Acute adrenal failure following anticoagulation with dabigatran after hip replacement and thrombolysis for massive pulmonary embolism

Martin Best 1, Kate Palmer 1, Quentin Christopher Jones 1, Christopher G Wathen 1
PMCID: PMC3604533  PMID: 23314877

Abstract

A 75-year-old woman presented 9 days post-total hip replacement with sudden onset of shortness of breath and fever. She had been discharged taking dabigatran. The patient was treated for sepsis with antibiotics and fluids. However, she deteriorated and was transferred to the intensive care unit. Following a 10 s asystolic episode the patient was thrombolysed with alteplase for presumed massive pulmonary embolism.
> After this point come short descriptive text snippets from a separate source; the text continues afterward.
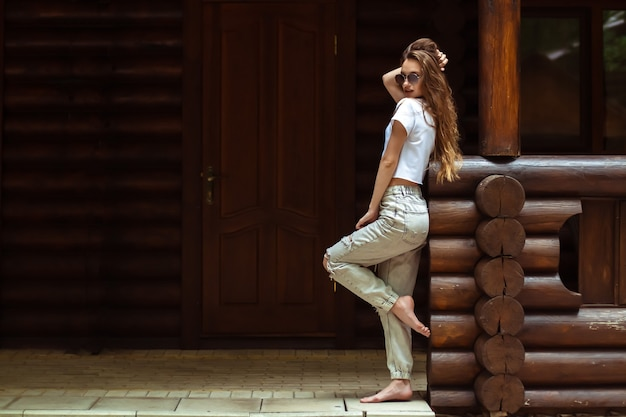 Lady in sunglasses at the wooden house posing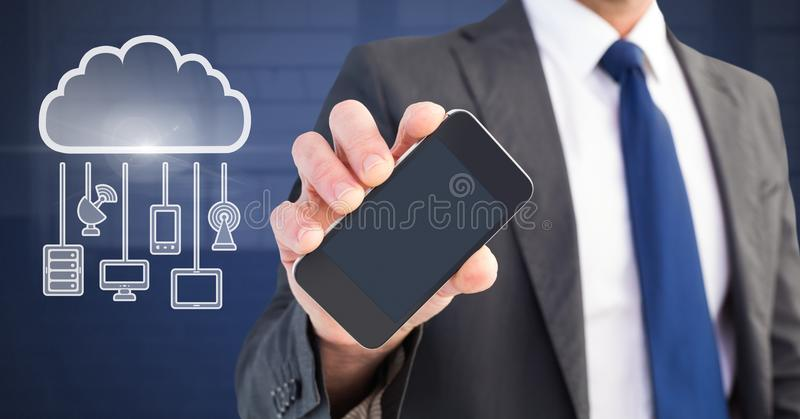 Hand holding phone with cloud icon and hanging connection devices. Digital composite of Hand holding phone with cloud icon and hanging connection devices stock photography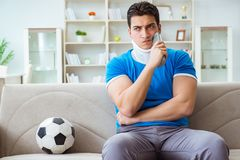 The man with neck injury watching football soccer at home. Man with neck injury watching football soccer at home Royalty Free Stock Photo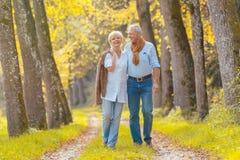 资深夫妇有休闲步行在森林 免版税图库摄影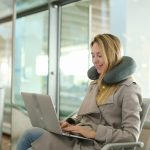 Female person sitting in waiting room with laptop near valise, using neck pillow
Initially, her blood pressure and oxygen saturation improved. However, over the next few days, she remained persistently hypotensive. A CT scan of her chest, abdomen and pelvis demonstrated bilateral adrenal haemorrhages. A short synacthen test confirmed acute adrenal failure.

Background

Bilateral adrenal haemorrhages (BAH) following anticoagulation are very rare, difficult to diagnose and potentially fatal unless promptly recognised and treated. Many cases are only diagnosed post mortem. We report a case in which a patient failed to improve following thrombolysis for presumed massive pulmonary embolism due to adrenal failure.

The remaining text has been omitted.